Hi! I have my Columbia application almost entirely finished, but I keep going back to the optional video upload. I have short films I have made, but I'm wondering if I need to add them if I'm only applying to screenwriting?


----------



## Cody Young (Dec 10, 2020)

CampbellSoup said:


> Hi! I have my Columbia application almost entirely finished, but I keep going back to the optional video upload. I have short films I have made, but I'm wondering if I need to add them if I'm only applying to screenwriting?

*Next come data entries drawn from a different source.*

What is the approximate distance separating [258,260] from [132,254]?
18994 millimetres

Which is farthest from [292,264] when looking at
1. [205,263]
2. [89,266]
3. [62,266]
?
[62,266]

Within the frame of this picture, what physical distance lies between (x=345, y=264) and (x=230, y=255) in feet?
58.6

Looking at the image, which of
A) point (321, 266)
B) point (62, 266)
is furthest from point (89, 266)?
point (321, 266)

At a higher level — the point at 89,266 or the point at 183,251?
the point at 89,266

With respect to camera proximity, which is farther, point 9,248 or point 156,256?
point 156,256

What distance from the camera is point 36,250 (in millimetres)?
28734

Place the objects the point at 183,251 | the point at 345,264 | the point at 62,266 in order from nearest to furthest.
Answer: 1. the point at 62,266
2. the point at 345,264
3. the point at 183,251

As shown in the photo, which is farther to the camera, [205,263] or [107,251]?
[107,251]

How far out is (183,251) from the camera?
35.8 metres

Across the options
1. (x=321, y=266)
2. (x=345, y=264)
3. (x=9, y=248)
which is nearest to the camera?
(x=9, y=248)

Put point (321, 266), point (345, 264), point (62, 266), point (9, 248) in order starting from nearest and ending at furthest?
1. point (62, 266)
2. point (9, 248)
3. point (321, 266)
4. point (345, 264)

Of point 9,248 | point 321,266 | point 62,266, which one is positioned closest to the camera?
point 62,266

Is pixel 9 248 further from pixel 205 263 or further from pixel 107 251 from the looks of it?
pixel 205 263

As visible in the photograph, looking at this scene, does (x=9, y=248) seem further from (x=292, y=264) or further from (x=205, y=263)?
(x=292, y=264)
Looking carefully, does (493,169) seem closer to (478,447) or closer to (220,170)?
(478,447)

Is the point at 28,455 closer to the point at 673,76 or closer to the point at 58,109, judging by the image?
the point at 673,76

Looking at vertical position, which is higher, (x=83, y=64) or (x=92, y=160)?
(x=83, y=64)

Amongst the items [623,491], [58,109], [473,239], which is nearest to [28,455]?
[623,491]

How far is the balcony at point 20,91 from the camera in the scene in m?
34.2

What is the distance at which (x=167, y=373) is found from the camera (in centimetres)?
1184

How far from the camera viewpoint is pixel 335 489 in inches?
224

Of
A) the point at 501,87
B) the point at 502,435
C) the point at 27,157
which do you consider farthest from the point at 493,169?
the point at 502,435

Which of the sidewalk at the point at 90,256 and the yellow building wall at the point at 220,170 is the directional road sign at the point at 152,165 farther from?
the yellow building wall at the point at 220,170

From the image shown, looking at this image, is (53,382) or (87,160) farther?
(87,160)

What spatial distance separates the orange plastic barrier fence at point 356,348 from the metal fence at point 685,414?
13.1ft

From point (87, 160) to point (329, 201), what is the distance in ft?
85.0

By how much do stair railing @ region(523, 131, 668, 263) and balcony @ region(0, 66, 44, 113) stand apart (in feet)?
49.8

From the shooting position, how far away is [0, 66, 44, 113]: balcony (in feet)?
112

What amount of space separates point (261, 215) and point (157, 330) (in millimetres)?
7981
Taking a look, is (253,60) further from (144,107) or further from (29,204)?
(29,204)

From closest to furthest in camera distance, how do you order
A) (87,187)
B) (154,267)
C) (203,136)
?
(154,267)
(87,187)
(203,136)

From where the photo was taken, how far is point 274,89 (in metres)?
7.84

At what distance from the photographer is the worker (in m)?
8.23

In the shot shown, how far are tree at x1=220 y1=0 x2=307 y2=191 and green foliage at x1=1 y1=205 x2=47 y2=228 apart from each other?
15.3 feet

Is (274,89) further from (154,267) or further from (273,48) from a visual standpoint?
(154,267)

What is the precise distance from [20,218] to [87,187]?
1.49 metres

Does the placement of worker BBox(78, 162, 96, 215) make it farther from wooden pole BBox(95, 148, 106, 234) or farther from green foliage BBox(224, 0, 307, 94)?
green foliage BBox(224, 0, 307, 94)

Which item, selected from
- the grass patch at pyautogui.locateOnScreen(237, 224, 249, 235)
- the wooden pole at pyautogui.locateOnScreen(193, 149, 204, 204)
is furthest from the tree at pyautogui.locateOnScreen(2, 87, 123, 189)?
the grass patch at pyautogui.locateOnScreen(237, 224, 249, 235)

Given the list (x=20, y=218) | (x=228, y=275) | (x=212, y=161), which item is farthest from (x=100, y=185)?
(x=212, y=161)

Hi, I'm in a similar boat. I wasn't sure as to whether or not I should submit a video exercise (producing here), but I believe I will submit a short film I wrote and produced. My thought process is that it is just another way to display my creativity to the panel. I'm not sure how professional your material is, professional being entirely subjective of course, but I would say that if your films display the type of writer you are and reveal more about your background, then you should definitely considering submitting them. I think it only adds and unless they are absolutely godawful, I don't believe they will detract from your application at all. Hope this helps.


----------



## lucychoi97 (Dec 11, 2020)

I submitted my application a couple of days ago and FYI I didn't submit my videos since they are not that professional enough. If you want to include yours, then I would say, go for it!


----------